Task goal: Give back all of the data, word for word.

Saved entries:
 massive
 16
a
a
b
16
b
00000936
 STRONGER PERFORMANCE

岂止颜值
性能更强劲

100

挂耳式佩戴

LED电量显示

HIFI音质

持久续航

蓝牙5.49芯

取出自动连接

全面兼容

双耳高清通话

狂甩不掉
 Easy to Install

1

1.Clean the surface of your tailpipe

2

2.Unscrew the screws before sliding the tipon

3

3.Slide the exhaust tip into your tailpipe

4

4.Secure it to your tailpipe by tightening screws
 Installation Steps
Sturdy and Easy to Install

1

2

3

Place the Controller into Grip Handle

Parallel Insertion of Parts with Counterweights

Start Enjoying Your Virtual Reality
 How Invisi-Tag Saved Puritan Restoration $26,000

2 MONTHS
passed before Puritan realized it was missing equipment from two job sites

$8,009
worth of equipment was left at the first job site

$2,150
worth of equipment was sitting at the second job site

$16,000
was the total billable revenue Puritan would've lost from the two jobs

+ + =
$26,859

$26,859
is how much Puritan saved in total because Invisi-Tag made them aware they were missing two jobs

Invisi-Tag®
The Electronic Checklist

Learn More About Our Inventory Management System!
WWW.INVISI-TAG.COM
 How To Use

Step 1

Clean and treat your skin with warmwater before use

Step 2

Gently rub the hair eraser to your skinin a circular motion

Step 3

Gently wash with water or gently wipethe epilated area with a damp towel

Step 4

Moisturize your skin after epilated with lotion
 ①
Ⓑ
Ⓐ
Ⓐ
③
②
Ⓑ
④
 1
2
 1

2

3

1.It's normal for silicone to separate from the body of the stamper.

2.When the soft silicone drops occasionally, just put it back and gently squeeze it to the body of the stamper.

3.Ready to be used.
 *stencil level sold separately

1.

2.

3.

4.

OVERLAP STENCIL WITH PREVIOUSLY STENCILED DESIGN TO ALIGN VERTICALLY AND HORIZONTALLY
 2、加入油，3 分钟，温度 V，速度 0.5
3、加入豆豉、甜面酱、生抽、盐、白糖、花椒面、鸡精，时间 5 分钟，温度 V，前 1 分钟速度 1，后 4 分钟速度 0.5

Written response:
 massive
 16
a
a
b
16
b
00000936
 STRONGER PERFORMANCE

岂止颜值
性能更强劲

100

挂耳式佩戴

LED电量显示

HIFI音质

持久续航

蓝牙5.49芯

取出自动连接

全面兼容

双耳高清通话

狂甩不掉
 Easy to Install

1

1.Clean the surface of your tailpipe

2

2.Unscrew the screws before sliding the tipon

3

3.Slide the exhaust tip into your tailpipe

4

4.Secure it to your tailpipe by tightening screws
 Installation Steps
Sturdy and Easy to Install

1

2

3

Place the Controller into Grip Handle

Parallel Insertion of Parts with Counterweights

Start Enjoying Your Virtual Reality
 How Invisi-Tag Saved Puritan Restoration $26,000

2 MONTHS
passed before Puritan realized it was missing equipment from two job sites

$8,009
worth of equipment was left at the first job site

$2,150
worth of equipment was sitting at the second job site

$16,000
was the total billable revenue Puritan would've lost from the two jobs

+ + =
$26,859

$26,859
is how much Puritan saved in total because Invisi-Tag made them aware they were missing two jobs

Invisi-Tag®
The Electronic Checklist

Learn More About Our Inventory Management System!
WWW.INVISI-TAG.COM
 How To Use

Step 1

Clean and treat your skin with warmwater before use

Step 2

Gently rub the hair eraser to your skinin a circular motion

Step 3

Gently wash with water or gently wipethe epilated area with a damp towel

Step 4

Moisturize your skin after epilated with lotion
 ①
Ⓑ
Ⓐ
Ⓐ
③
②
Ⓑ
④
 1
2
 1

2

3

1.It's normal for silicone to separate from the body of the stamper.

2.When the soft silicone drops occasionally, just put it back and gently squeeze it to the body of the stamper.

3.Ready to be used.
 *stencil level sold separately

1.

2.

3.

4.

OVERLAP STENCIL WITH PREVIOUSLY STENCILED DESIGN TO ALIGN VERTICALLY AND HORIZONTALLY
 2、加入油，3 分钟，温度 V，速度 0.5
3、加入豆豉、甜面酱、生抽、盐、白糖、花椒面、鸡精，时间 5 分钟，温度 V，前 1 分钟速度 1，后 4 分钟速度 0.5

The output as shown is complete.